**WHAT THE EXERCISE ASKS**
Check each line of the listing below for the string "common", then copy every line that has it.

=== Begin Enclosure ===

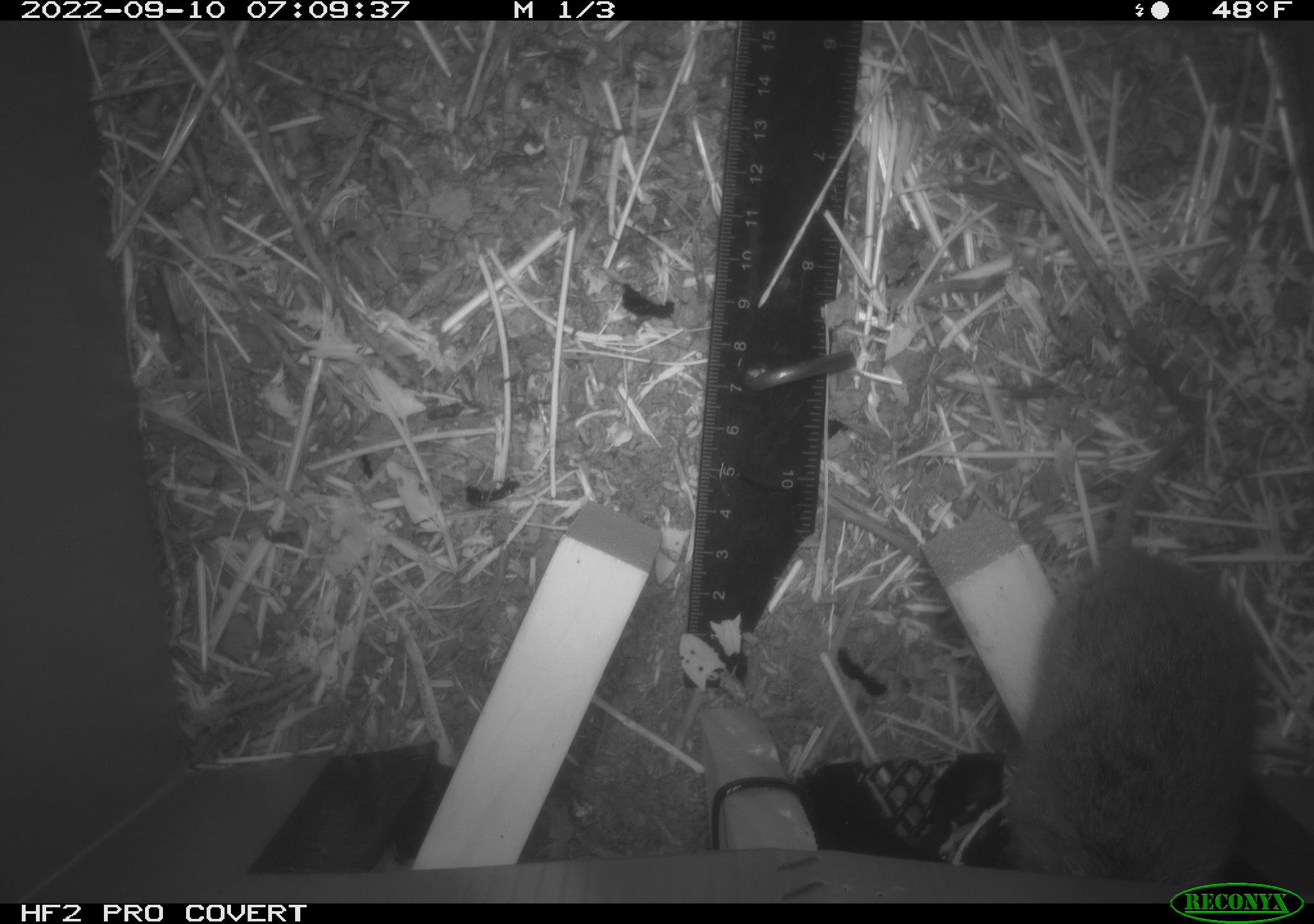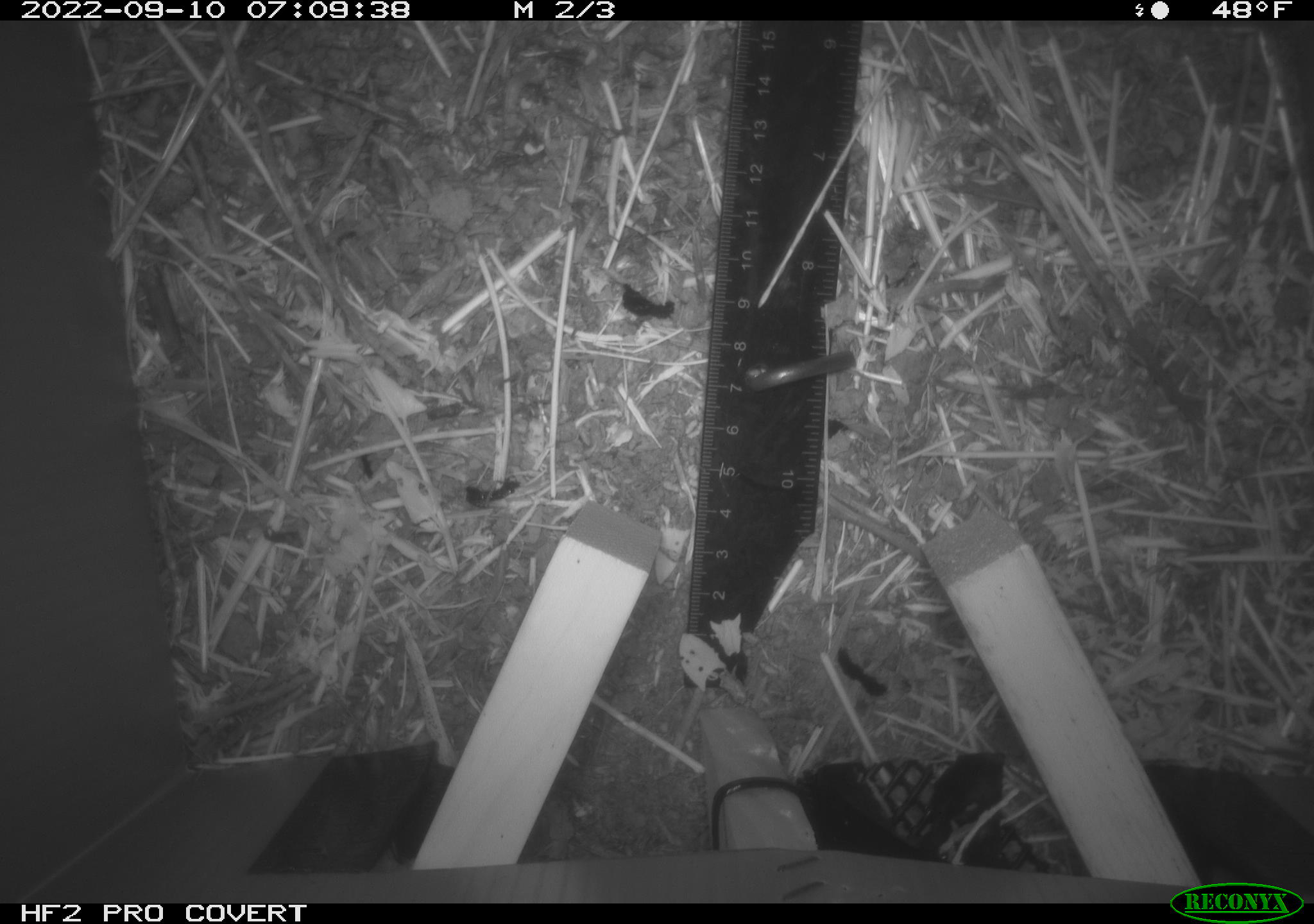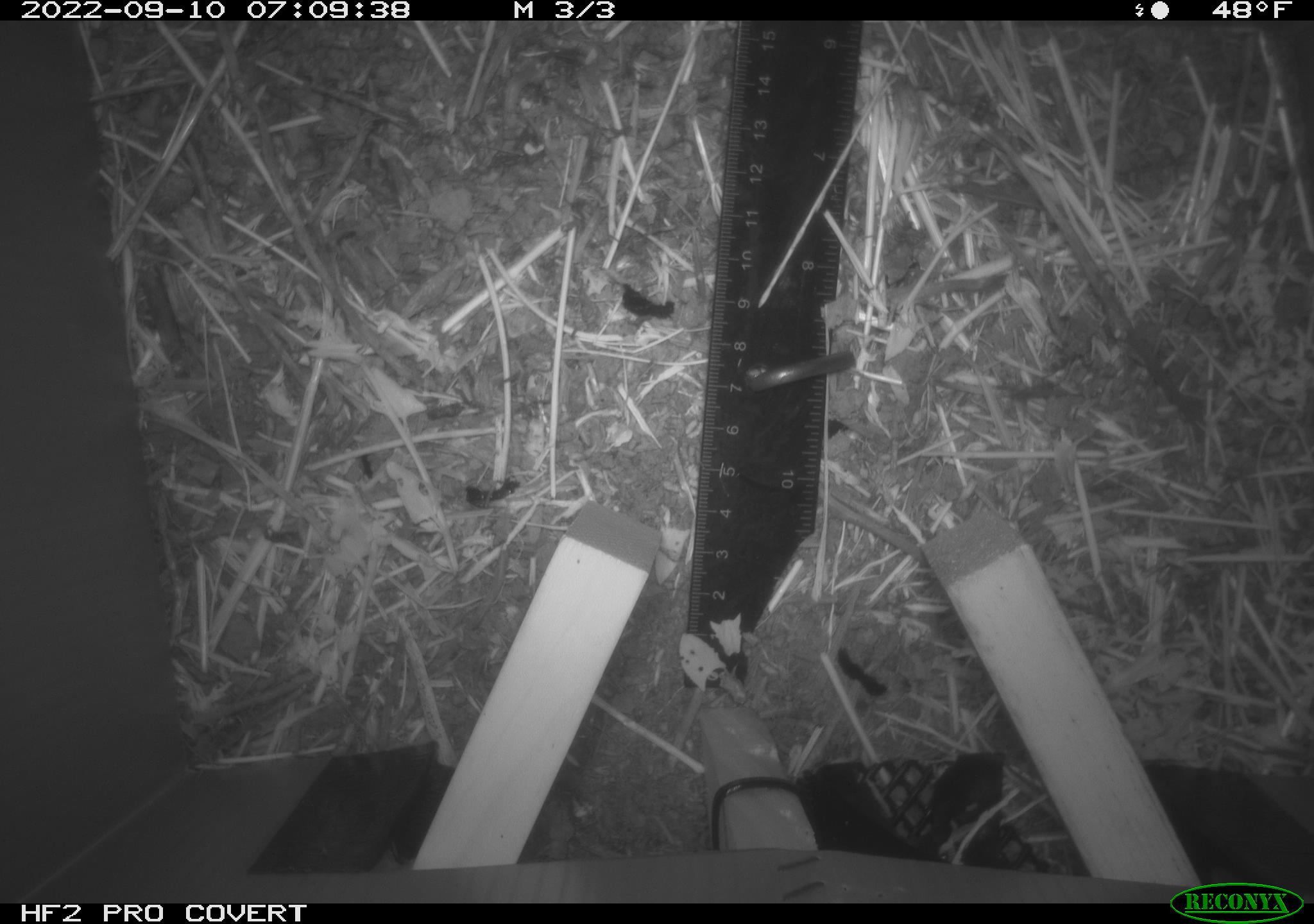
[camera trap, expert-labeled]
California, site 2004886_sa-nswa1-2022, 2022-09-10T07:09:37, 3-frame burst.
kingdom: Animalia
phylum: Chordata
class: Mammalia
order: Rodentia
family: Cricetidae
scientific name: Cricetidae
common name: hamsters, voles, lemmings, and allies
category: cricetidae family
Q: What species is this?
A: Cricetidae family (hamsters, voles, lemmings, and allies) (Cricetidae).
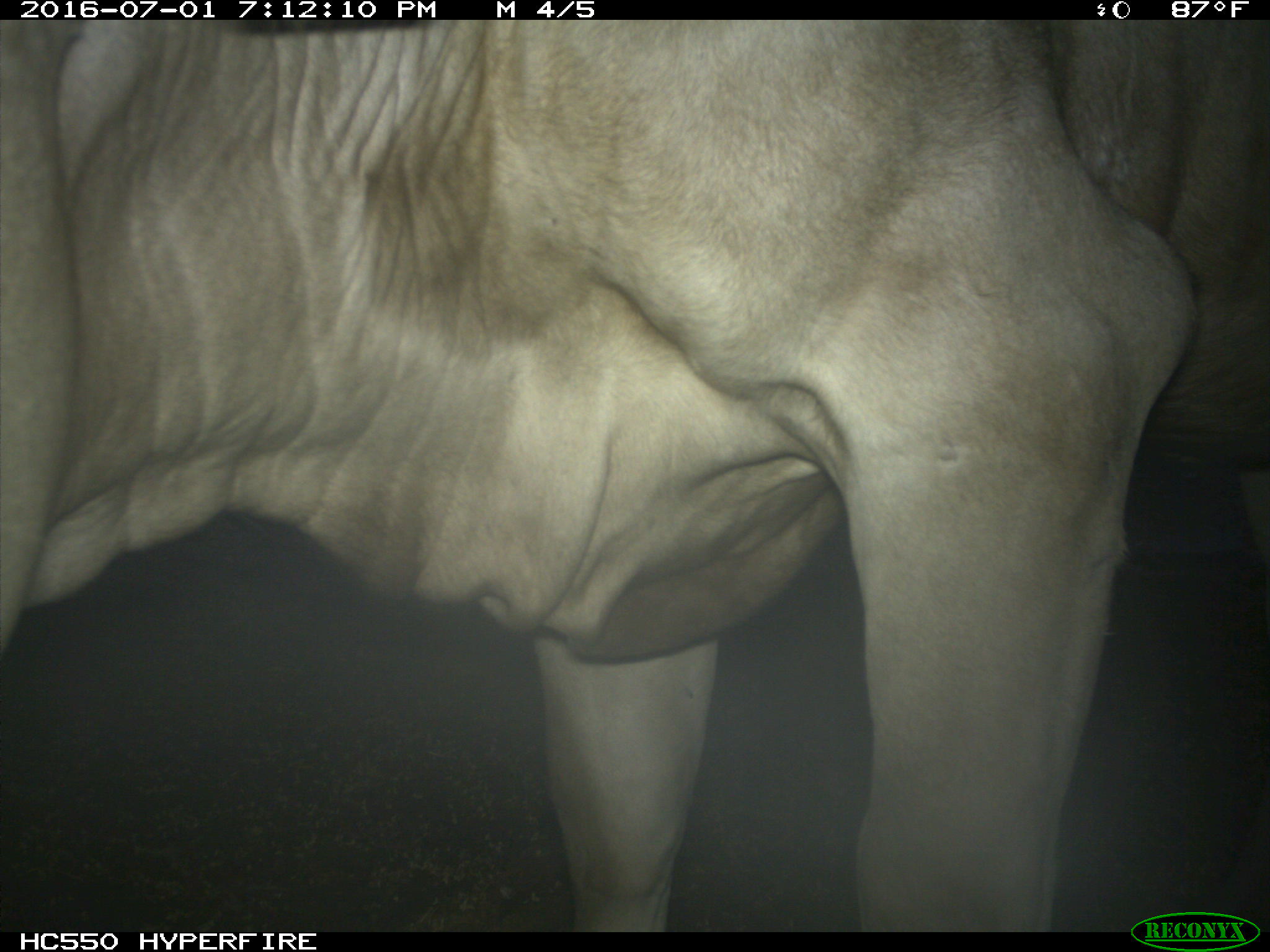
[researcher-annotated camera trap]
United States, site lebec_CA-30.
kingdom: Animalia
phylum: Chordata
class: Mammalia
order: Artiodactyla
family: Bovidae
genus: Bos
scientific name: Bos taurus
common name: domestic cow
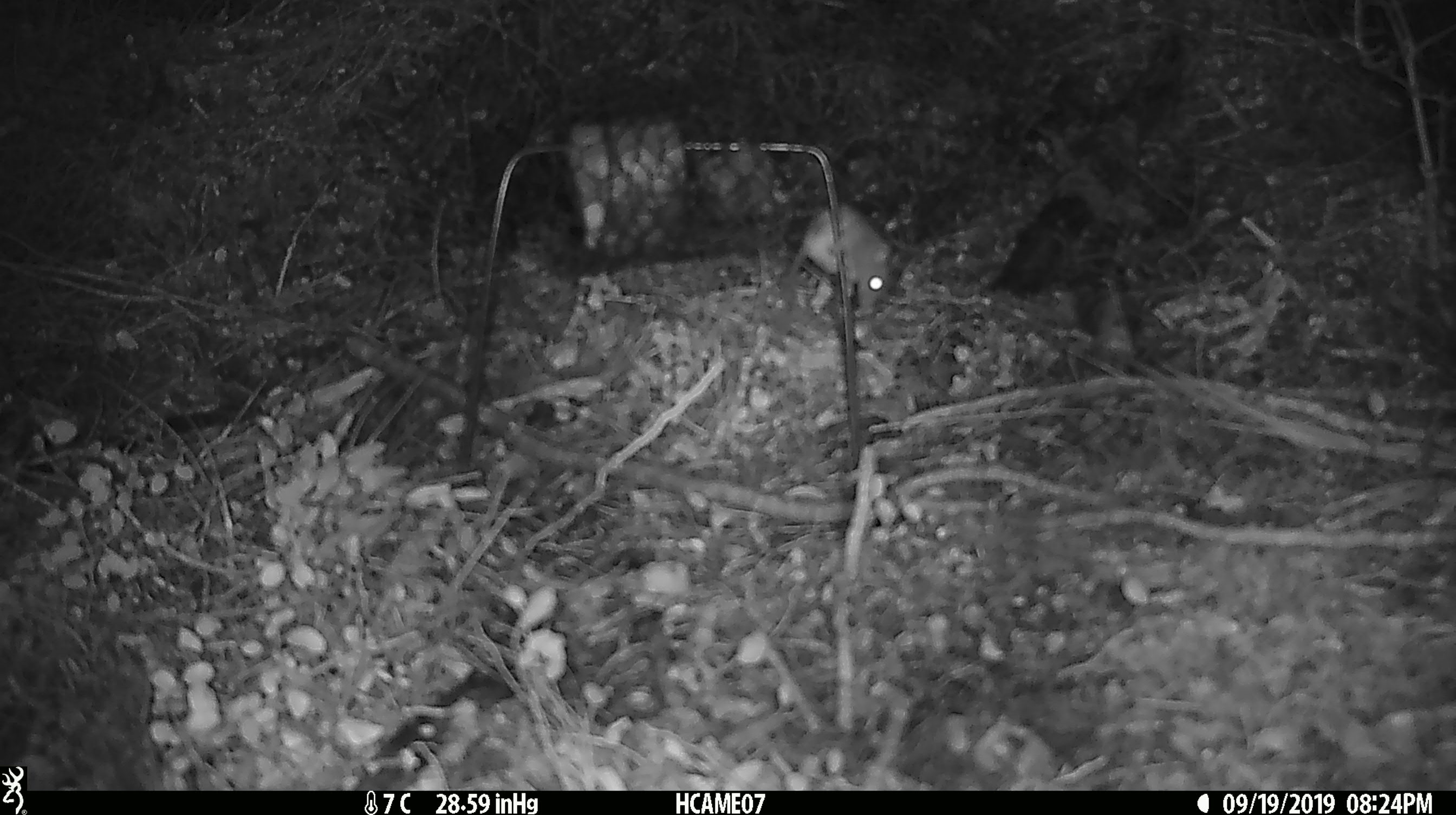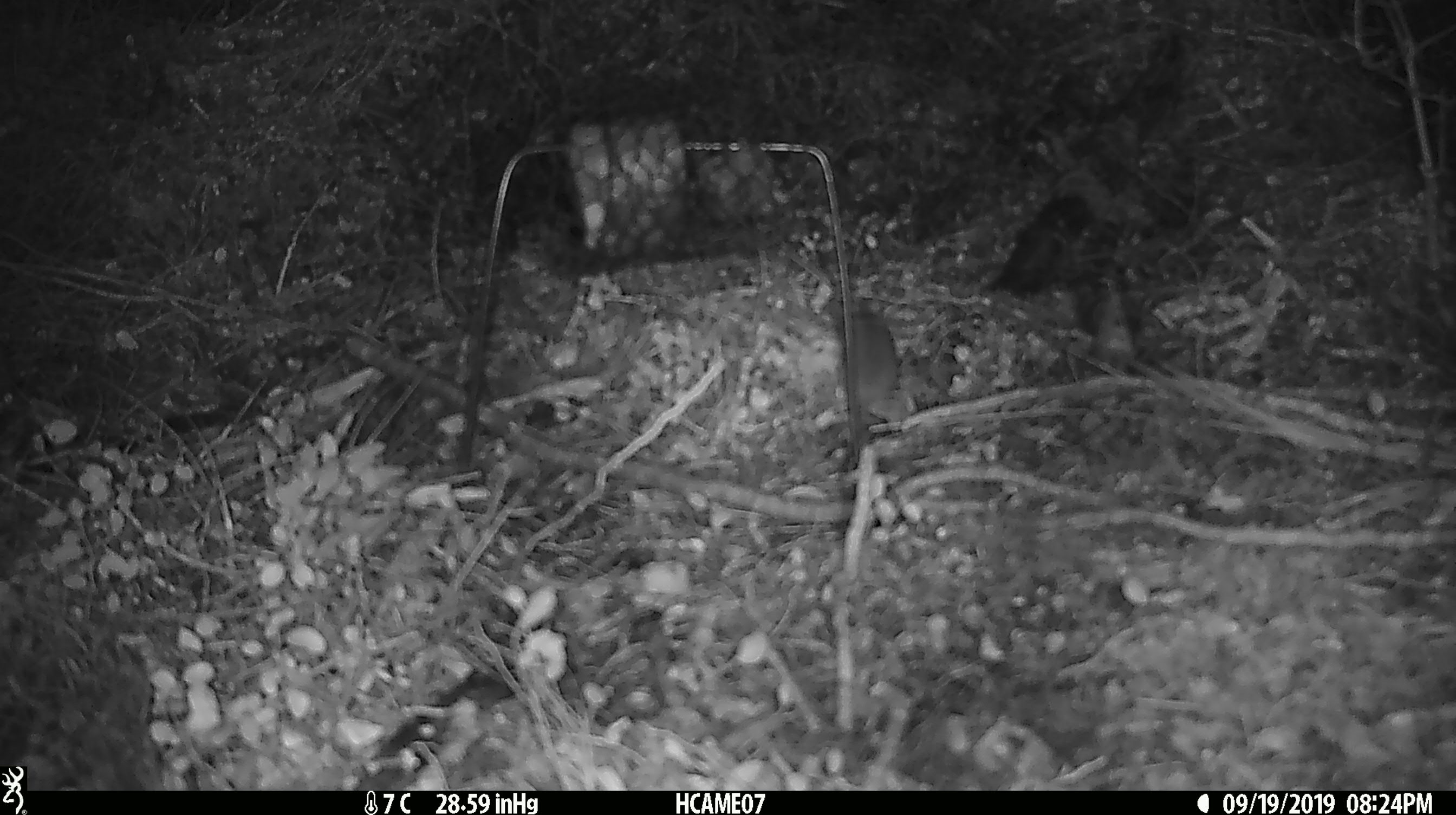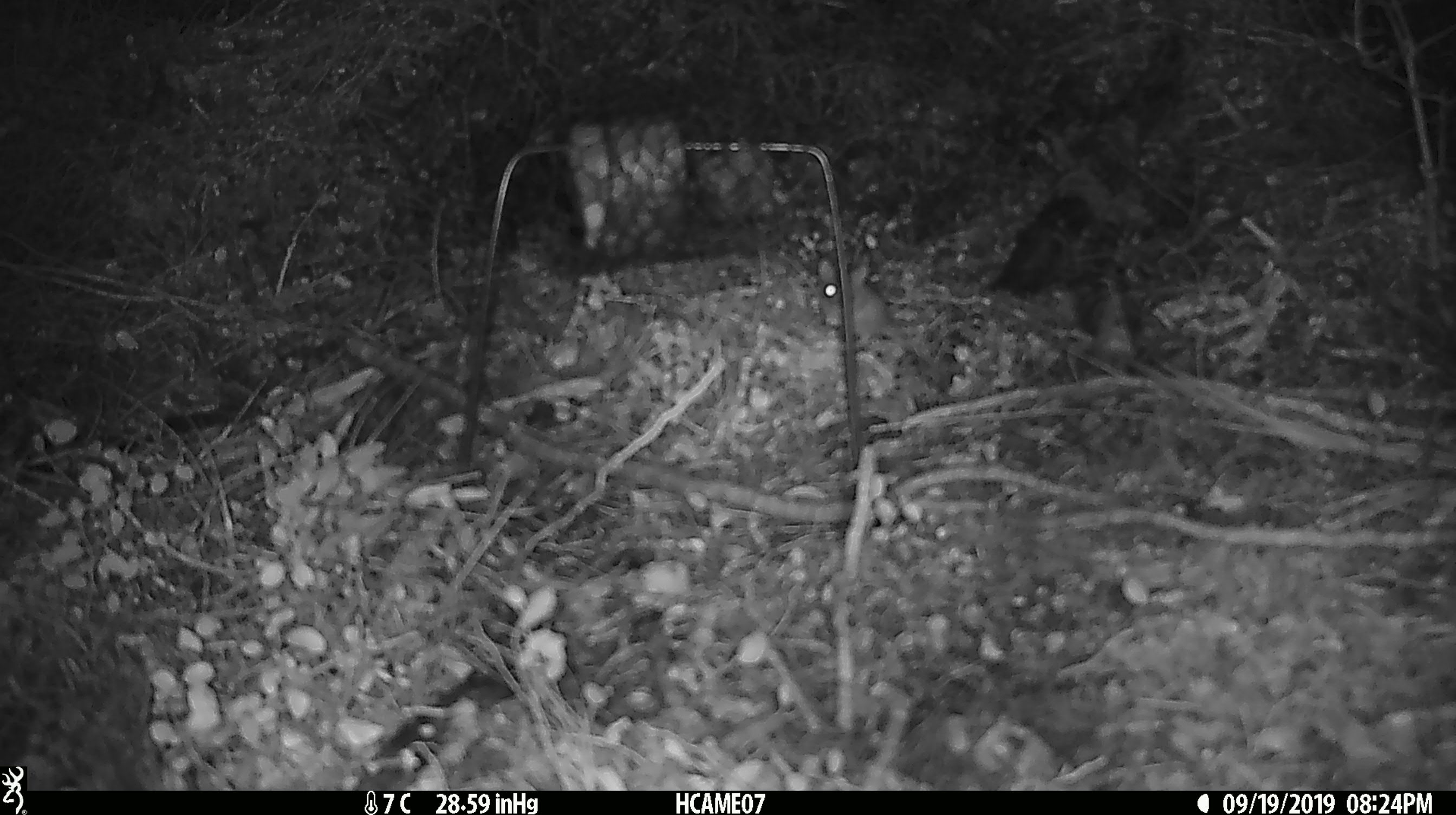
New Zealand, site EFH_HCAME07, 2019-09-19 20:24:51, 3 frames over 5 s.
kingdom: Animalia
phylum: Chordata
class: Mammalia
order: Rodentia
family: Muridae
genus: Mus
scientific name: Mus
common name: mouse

=== End Enclosure ===

**ANSWER SECTION**
common name: hamsters, voles, lemmings, and allies
common name: domestic cow
common name: mouse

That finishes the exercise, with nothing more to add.